AJP - Renal Physiology, Vol 266, Issue 5 706-F712, Copyright © 1994 by American Physiological Society
Impaired homologous upregulation of vitamin D receptor in rats with chronic renal failure
H. Koyama, Y. Nishizawa, M. Inaba, M. Hino, J. M. Prahl, H. F. DeLuca and H. Morii
Second Department of Internal Medicine, Osaka City University Medical School, Japan.

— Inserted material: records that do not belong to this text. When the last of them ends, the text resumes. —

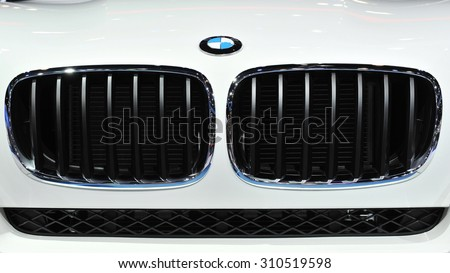 BANGKOK - DEC 11: View of a front grille of a BMW on Dec 11, 2011 in Bangkok, Thailand. Founded in 1916 BMW gas a global presence as a prestige car marque. - stock photo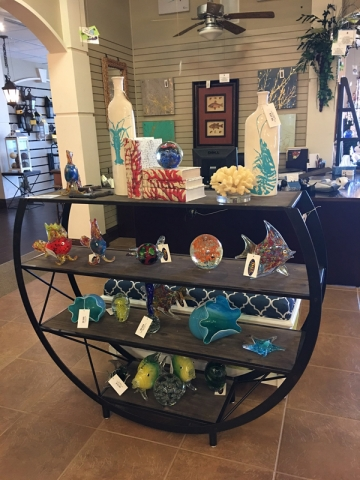 round shelf with glass fish decor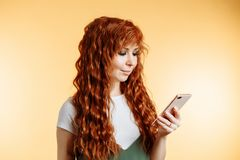 Young beautiful happy woman using smart phone royalty free stock photo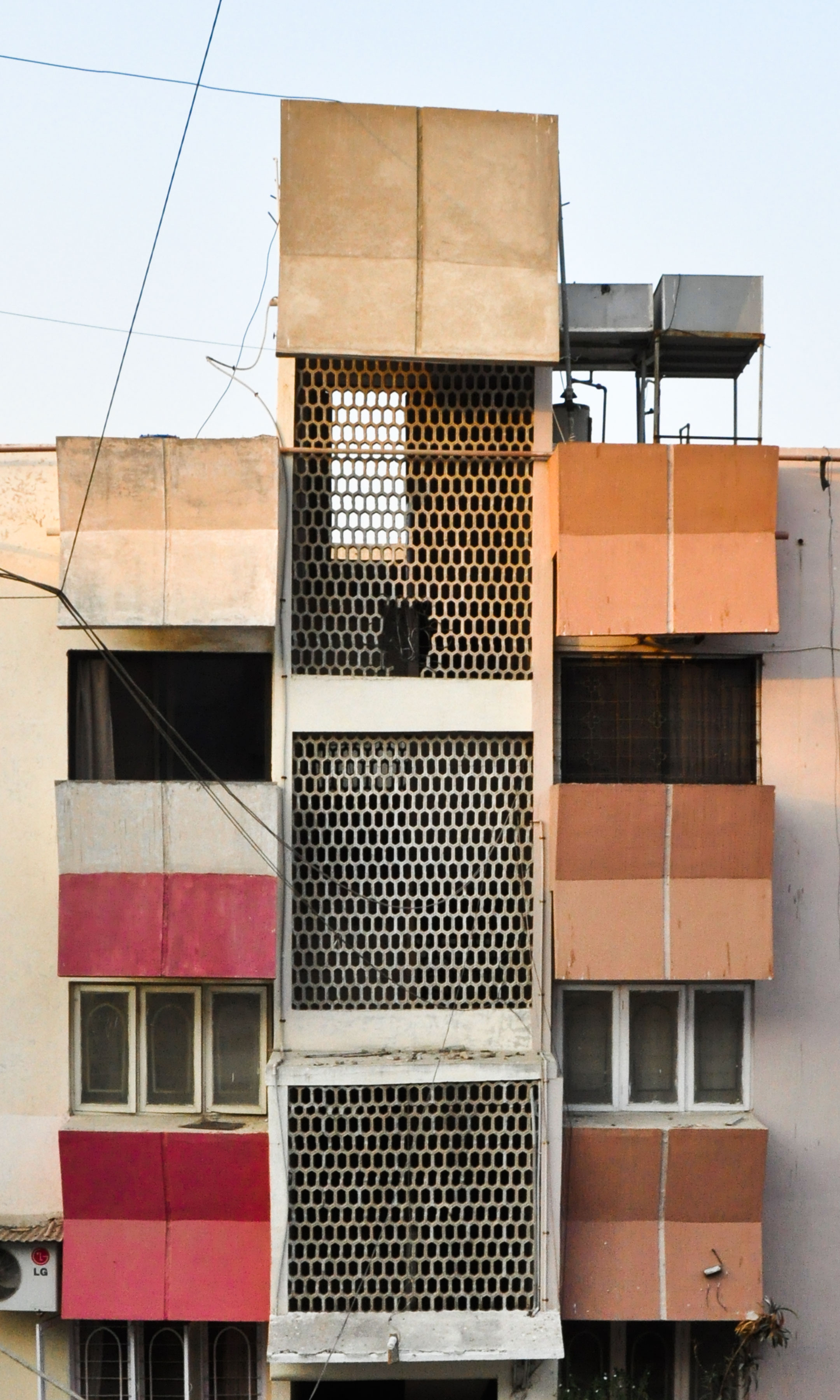 facade painted red by the Pathan neighbours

We studied the homologous regulation of the vitamin D receptor (VDR) in the
duodenum of rats with chronic renal failure. Mean basal nuclear 3H-labeled
1 alpha,25-dihydroxyvitamin D3 ([3H]1,25(OH)2D3) binding capacity was 48
and 43 fmol/mg protein for sham-operated and uremic rats with similar
dissociation constants (Kd), respectively. These results coincided with
those of immunoblot analysis, which found that VDR protein level of uremic
rats was 87.6% that of sham-operated rats. In uremic rats, 1,25(OH)2D3, 2.0
micrograms/kg, failed to upregulate VDR protein levels until 24 h, in
contrast to the significant increases produced in sham-operated rats at
both 12 (1.55-fold) and 24 h (1.75-fold). Baseline level of VDR mRNA in
uremic rats, determined by Northern blot analysis, was comparable to that
in sham-operated rats. Treatment with 1,25(OH)2D3 slightly decreased VDR
mRNA at 6-24 h in the sham-operated rats, in contrast to the increase seen
at 6 h in uremic rats. These results suggest that the homologous
upregulation of VDR was attenuated in rats with chronic renal failure
because of an impairment at a translational and/or posttranslational step.